On July 2, From20 posted a family photo taken with his parents on his own account, adding the message, “Congratulations on your inauguration, father.” The post connected a political and social event with his personal social media presence, making his role visible beyond music alone. Before that, he had also taken part in digital promotion by personally producing and releasing content in the form of an election campaign vlog by the youngest son of a Gangneung mayoral candidate.
During that process, some online communities saw mocking reactions and criticism spread over differences in political position. The response also brought renewed attention to the social fatigue that can arise when an entire family becomes publicly exposed through political events. Separate from that controversy, however, From20 appears to be making his direction in music even clearer by moving toward a more aggressive concept.
He began his full-fledged comeback on June 26 with the release of his second full-length album, Rated R. The album title is borrowed from the “Restricted” category in the U.S. film rating system, and the project can be read as placing expressions and emotional structures outside the usual emotional safety zone of popular music at the forefront.

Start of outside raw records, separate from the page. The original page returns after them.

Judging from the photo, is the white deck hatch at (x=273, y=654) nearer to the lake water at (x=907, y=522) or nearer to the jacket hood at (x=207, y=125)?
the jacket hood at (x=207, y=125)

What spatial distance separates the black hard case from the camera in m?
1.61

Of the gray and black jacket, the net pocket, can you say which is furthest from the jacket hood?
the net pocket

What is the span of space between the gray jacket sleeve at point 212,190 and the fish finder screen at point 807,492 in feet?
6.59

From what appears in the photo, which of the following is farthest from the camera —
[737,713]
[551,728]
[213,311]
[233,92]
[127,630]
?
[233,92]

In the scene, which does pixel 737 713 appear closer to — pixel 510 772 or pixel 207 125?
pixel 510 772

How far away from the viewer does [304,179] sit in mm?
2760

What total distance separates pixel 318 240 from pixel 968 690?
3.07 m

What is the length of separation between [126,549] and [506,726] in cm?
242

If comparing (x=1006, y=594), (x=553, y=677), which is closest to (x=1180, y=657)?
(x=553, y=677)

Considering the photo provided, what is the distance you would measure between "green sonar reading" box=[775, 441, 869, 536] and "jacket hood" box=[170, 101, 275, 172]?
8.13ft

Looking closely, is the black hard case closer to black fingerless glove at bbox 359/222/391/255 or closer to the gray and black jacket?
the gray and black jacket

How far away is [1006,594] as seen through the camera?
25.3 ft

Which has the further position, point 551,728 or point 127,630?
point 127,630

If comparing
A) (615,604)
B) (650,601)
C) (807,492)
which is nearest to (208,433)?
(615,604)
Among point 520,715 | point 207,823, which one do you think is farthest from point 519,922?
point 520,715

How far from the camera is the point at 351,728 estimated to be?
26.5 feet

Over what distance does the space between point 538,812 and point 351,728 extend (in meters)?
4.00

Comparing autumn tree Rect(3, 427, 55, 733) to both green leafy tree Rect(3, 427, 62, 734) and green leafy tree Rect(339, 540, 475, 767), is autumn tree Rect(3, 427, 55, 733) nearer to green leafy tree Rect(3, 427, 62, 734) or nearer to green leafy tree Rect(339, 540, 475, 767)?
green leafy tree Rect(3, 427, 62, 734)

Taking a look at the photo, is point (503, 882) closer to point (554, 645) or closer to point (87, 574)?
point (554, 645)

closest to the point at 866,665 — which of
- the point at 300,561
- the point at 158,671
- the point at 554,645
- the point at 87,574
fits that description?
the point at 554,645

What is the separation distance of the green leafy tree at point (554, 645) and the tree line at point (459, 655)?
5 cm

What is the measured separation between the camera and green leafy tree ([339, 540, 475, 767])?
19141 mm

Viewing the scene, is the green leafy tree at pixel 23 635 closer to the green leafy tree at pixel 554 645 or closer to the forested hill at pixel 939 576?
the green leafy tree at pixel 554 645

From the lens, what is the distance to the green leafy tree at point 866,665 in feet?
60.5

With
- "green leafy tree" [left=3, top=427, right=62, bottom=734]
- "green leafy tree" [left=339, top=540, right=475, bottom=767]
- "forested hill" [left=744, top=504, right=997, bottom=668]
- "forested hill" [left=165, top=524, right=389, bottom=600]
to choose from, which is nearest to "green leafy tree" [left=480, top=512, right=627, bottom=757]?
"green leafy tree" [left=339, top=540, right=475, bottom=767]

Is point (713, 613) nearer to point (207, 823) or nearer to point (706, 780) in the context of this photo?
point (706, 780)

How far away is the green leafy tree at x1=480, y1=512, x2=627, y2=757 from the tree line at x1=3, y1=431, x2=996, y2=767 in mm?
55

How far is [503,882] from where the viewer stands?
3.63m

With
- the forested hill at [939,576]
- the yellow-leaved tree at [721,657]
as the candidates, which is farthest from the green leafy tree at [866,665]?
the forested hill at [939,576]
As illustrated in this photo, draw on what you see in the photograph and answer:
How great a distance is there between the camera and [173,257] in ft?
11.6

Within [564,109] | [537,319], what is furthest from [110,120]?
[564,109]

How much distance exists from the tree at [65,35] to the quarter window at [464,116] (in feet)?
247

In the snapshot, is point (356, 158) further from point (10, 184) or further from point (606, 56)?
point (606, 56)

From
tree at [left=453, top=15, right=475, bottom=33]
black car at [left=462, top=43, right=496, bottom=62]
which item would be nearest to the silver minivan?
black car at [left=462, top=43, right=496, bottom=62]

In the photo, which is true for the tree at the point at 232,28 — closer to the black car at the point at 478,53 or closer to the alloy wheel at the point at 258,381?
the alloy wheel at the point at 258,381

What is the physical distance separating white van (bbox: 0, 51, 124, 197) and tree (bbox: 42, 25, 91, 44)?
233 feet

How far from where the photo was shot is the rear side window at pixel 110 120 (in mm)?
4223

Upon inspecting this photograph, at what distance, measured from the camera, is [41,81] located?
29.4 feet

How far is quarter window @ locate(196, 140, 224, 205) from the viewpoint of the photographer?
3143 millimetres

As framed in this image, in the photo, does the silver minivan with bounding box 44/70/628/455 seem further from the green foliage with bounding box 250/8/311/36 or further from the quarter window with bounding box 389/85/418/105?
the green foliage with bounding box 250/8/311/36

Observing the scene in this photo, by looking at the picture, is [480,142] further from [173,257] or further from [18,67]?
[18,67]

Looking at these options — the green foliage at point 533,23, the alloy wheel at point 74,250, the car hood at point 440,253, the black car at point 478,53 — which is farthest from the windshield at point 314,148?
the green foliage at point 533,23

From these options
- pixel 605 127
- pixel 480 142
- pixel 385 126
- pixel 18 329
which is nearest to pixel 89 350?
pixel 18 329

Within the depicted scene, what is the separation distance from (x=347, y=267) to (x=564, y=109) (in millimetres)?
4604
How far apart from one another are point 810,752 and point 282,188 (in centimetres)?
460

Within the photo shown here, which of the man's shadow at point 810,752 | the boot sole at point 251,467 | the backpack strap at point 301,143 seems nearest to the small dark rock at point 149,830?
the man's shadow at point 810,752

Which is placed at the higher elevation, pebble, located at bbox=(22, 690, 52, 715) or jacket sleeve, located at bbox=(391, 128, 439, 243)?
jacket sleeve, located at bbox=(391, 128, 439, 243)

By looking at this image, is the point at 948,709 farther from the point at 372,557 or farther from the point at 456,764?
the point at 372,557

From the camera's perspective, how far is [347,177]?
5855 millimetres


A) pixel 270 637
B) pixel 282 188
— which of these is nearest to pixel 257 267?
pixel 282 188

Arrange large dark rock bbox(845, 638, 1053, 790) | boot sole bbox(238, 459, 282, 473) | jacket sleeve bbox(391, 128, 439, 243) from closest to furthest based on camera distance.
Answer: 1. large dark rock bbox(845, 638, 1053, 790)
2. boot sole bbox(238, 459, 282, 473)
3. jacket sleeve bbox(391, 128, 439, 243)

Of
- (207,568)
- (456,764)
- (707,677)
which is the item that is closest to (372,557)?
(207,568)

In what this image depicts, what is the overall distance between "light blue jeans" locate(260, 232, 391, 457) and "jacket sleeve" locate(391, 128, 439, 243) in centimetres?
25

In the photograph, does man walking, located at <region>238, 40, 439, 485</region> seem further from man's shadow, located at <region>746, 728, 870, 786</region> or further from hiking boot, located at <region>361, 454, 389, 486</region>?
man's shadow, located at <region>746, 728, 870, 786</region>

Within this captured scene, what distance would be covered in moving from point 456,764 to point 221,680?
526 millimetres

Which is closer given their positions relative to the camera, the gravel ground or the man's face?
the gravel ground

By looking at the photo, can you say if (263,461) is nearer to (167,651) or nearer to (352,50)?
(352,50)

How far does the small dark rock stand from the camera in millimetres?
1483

The new album focuses on musically reconstructing restrained emotions, desires that are socially rendered invisible, and the impulsive currents within the self. Unlike the image-management-centered narratives often built by artists who come from idol groups, From20 instead pushes discomfort and directness to the front, strengthening a narrative structure of his own.
From20 debuted in 2012 as a member of the group Bigstar and has steadily expanded his musical spectrum since shifting to a solo career in 2021. With this album, some observers say he is showing a clearer effort to build an independent identity as an artist, apart from his family’s political background.
Ultimately, From20’s recent path is being read as an example of how a solo artist from an idol background can reorganize his identity within a structure where a public family image and a personal artistic world are being amplified at the same time.